Will General Motors ever fix itself? Facing a massive recall, declining market share and a huge blow to its credibility, the so-called “new” GM looks a lot like the “old” GM. Although the company is profitable now and has a solid balance sheet, one has to wonder what will happen in the next inevitable economic contraction.
Why is the “new,” post-bankruptcy, post-bailout GM stumbling? Trace it back to the bailout: GM should have gone through a normal, economic bankruptcy instead of a government-managed political bankruptcy. This political bankruptcy prevented GM from fully addressing its problems and preparing itself for the future.
Good Bankruptcies and Bad Bankruptcies
The purpose of bankruptcy is twofold: 1) to determine whether a company can make a future for itself with a restructuring or if it is a lost cause and should be liquidated, and 2) if said company looks like it can succeed, to restructure it and fix as many of its problems as possible. GM was clearly a prime candidate for restructuring in 2009 with valuable assets, some strong brands and technology. Of course, politicians like President Obama and Vice-President Biden took advantage of the public’s confusion over how bankruptcy works to leave the public with the impression that the liquidation of GM was imminent – thus facilitating the unneeded government takeover.
An economic bankruptcy and restructuring (what GM should have had) means jettisoning debt, reworking labor and supplier contracts, shrinking to a “fixable” size – in other words getting down to your core competency, and clearing out the management that created the mess in the first place. And this process is not reserved for bankrupt companies. Any company having a near-death experience needs to follow this plan.

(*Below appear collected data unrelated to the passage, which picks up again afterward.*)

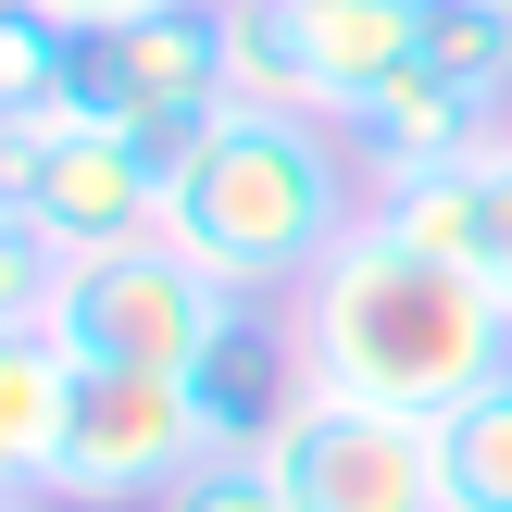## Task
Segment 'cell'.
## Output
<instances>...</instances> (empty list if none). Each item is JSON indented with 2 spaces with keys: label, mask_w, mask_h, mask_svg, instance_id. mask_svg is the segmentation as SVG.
<instances>
[{
  "label": "cell",
  "mask_w": 512,
  "mask_h": 512,
  "mask_svg": "<svg viewBox=\"0 0 512 512\" xmlns=\"http://www.w3.org/2000/svg\"><path fill=\"white\" fill-rule=\"evenodd\" d=\"M188 400H200V438H213V450H275V438H288L300 400H313V363H300L288 300H238L225 338L188 363Z\"/></svg>",
  "instance_id": "9c48e42d"
},
{
  "label": "cell",
  "mask_w": 512,
  "mask_h": 512,
  "mask_svg": "<svg viewBox=\"0 0 512 512\" xmlns=\"http://www.w3.org/2000/svg\"><path fill=\"white\" fill-rule=\"evenodd\" d=\"M425 38V0H225V75L263 113L350 125Z\"/></svg>",
  "instance_id": "3957f363"
},
{
  "label": "cell",
  "mask_w": 512,
  "mask_h": 512,
  "mask_svg": "<svg viewBox=\"0 0 512 512\" xmlns=\"http://www.w3.org/2000/svg\"><path fill=\"white\" fill-rule=\"evenodd\" d=\"M225 100H238V75H225V0H163V13H125V25H75L63 113H100V125H125V138H150L175 163Z\"/></svg>",
  "instance_id": "8992f818"
},
{
  "label": "cell",
  "mask_w": 512,
  "mask_h": 512,
  "mask_svg": "<svg viewBox=\"0 0 512 512\" xmlns=\"http://www.w3.org/2000/svg\"><path fill=\"white\" fill-rule=\"evenodd\" d=\"M225 313H238V288L225 275H200L175 238H125V250H88V263L50 275V338H63V363H113V375H188L200 350L225 338Z\"/></svg>",
  "instance_id": "277c9868"
},
{
  "label": "cell",
  "mask_w": 512,
  "mask_h": 512,
  "mask_svg": "<svg viewBox=\"0 0 512 512\" xmlns=\"http://www.w3.org/2000/svg\"><path fill=\"white\" fill-rule=\"evenodd\" d=\"M163 188H175V163L150 138H125V125H100V113L0 125V213L38 225L63 263L125 250V238H163Z\"/></svg>",
  "instance_id": "5b68a950"
},
{
  "label": "cell",
  "mask_w": 512,
  "mask_h": 512,
  "mask_svg": "<svg viewBox=\"0 0 512 512\" xmlns=\"http://www.w3.org/2000/svg\"><path fill=\"white\" fill-rule=\"evenodd\" d=\"M163 512H288V475H275L263 450H213V463H200Z\"/></svg>",
  "instance_id": "9a60e30c"
},
{
  "label": "cell",
  "mask_w": 512,
  "mask_h": 512,
  "mask_svg": "<svg viewBox=\"0 0 512 512\" xmlns=\"http://www.w3.org/2000/svg\"><path fill=\"white\" fill-rule=\"evenodd\" d=\"M63 400H75L63 338H50V325H0V500H50Z\"/></svg>",
  "instance_id": "7c38bea8"
},
{
  "label": "cell",
  "mask_w": 512,
  "mask_h": 512,
  "mask_svg": "<svg viewBox=\"0 0 512 512\" xmlns=\"http://www.w3.org/2000/svg\"><path fill=\"white\" fill-rule=\"evenodd\" d=\"M338 138H350V163H363L375 188H400V175H438V163H475V150L500 138V113H488V100H463L450 75L400 63L388 88H375L363 113L338 125Z\"/></svg>",
  "instance_id": "8fae6325"
},
{
  "label": "cell",
  "mask_w": 512,
  "mask_h": 512,
  "mask_svg": "<svg viewBox=\"0 0 512 512\" xmlns=\"http://www.w3.org/2000/svg\"><path fill=\"white\" fill-rule=\"evenodd\" d=\"M288 475V512H450L438 488V425L413 413H363V400H300V425L263 450Z\"/></svg>",
  "instance_id": "ba28073f"
},
{
  "label": "cell",
  "mask_w": 512,
  "mask_h": 512,
  "mask_svg": "<svg viewBox=\"0 0 512 512\" xmlns=\"http://www.w3.org/2000/svg\"><path fill=\"white\" fill-rule=\"evenodd\" d=\"M375 225H400V238L450 250V263H463L475 288L512 313V138H488L475 163H438V175L375 188Z\"/></svg>",
  "instance_id": "30bf717a"
},
{
  "label": "cell",
  "mask_w": 512,
  "mask_h": 512,
  "mask_svg": "<svg viewBox=\"0 0 512 512\" xmlns=\"http://www.w3.org/2000/svg\"><path fill=\"white\" fill-rule=\"evenodd\" d=\"M50 275H63V250H50L38 225L0 213V325H38L50 313Z\"/></svg>",
  "instance_id": "2e32d148"
},
{
  "label": "cell",
  "mask_w": 512,
  "mask_h": 512,
  "mask_svg": "<svg viewBox=\"0 0 512 512\" xmlns=\"http://www.w3.org/2000/svg\"><path fill=\"white\" fill-rule=\"evenodd\" d=\"M63 25H125V13H163V0H50Z\"/></svg>",
  "instance_id": "e0dca14e"
},
{
  "label": "cell",
  "mask_w": 512,
  "mask_h": 512,
  "mask_svg": "<svg viewBox=\"0 0 512 512\" xmlns=\"http://www.w3.org/2000/svg\"><path fill=\"white\" fill-rule=\"evenodd\" d=\"M500 13H512V0H500Z\"/></svg>",
  "instance_id": "d6986e66"
},
{
  "label": "cell",
  "mask_w": 512,
  "mask_h": 512,
  "mask_svg": "<svg viewBox=\"0 0 512 512\" xmlns=\"http://www.w3.org/2000/svg\"><path fill=\"white\" fill-rule=\"evenodd\" d=\"M0 512H63V500H0Z\"/></svg>",
  "instance_id": "ac0fdd59"
},
{
  "label": "cell",
  "mask_w": 512,
  "mask_h": 512,
  "mask_svg": "<svg viewBox=\"0 0 512 512\" xmlns=\"http://www.w3.org/2000/svg\"><path fill=\"white\" fill-rule=\"evenodd\" d=\"M63 88H75V25L50 0H0V125L63 113Z\"/></svg>",
  "instance_id": "5bb4252c"
},
{
  "label": "cell",
  "mask_w": 512,
  "mask_h": 512,
  "mask_svg": "<svg viewBox=\"0 0 512 512\" xmlns=\"http://www.w3.org/2000/svg\"><path fill=\"white\" fill-rule=\"evenodd\" d=\"M500 138H512V125H500Z\"/></svg>",
  "instance_id": "ffe728a7"
},
{
  "label": "cell",
  "mask_w": 512,
  "mask_h": 512,
  "mask_svg": "<svg viewBox=\"0 0 512 512\" xmlns=\"http://www.w3.org/2000/svg\"><path fill=\"white\" fill-rule=\"evenodd\" d=\"M438 488L450 512H512V375L475 388L463 413H438Z\"/></svg>",
  "instance_id": "4fadbf2b"
},
{
  "label": "cell",
  "mask_w": 512,
  "mask_h": 512,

Such a bankruptcy process has been the well-worn path of now-successful companies who either went through bankruptcy or came close. Wilbur Ross saved LTV Steel this way. Lou Gerstner pulled IBM out of its death spiral. Alan Mulally turned Ford around. In each case the process was bloody and wrenching: layoffs, fire sales and nervous moments. But the result has been a trio of companies that returned to profitability and growth. Each of these leaders knew their companies had to focus on returning to profitability no matter how many jobs were lost or sacred cows would be sacrificed in the short-term. The alternative would have been liquidation and no jobs at all.
That remorseless (but ultimately successful) process did not happen at GM. Instead, GM went through a political bankruptcy. In doing so, the priorities of the federal government and Obama took precedence. In this political bankruptcy, the government wanted to protect the UAW, make the Volt, keep GM as big as possible and get out of bankruptcy as fast as possible.
The UAW did take a hit, though its president astonishingly said, “I think it’s a disgrace we had to do anything.” The Volt may be a decent car but its contribution to GM has been negligible. At a total volume of less than 75,000 units over four years, it is less than 1 percent of one year’s total sales volume. Not to mention that, after leading in sales in 2012 and 2013, it has fallen behind Nissan, Tesla and is barely holding off Toyota.
But the real costs to GM are the continued poor management and the poor choice not to shrink GM to a fixable size. The fast exit from bankruptcy meant that there was little time to dig into the company’s problems beyond contracts, debt, and pension obligations. A bankruptcy pursued by bondholders (who would have ended up with the equity upon exit) would have pushed for new management and a new corporate culture, just as Ross, Gerstner and Mulally did. What good is shedding debt if the same people are going to make the same mistakes?
We see now the results as the GM culture of cover-up continues. When Mulally started at Ford one of his first acts was to force his managers to face reality, admit their mistakes and then address those mistakes aggressively. Has GM turned that corner? It doesn’t look like it.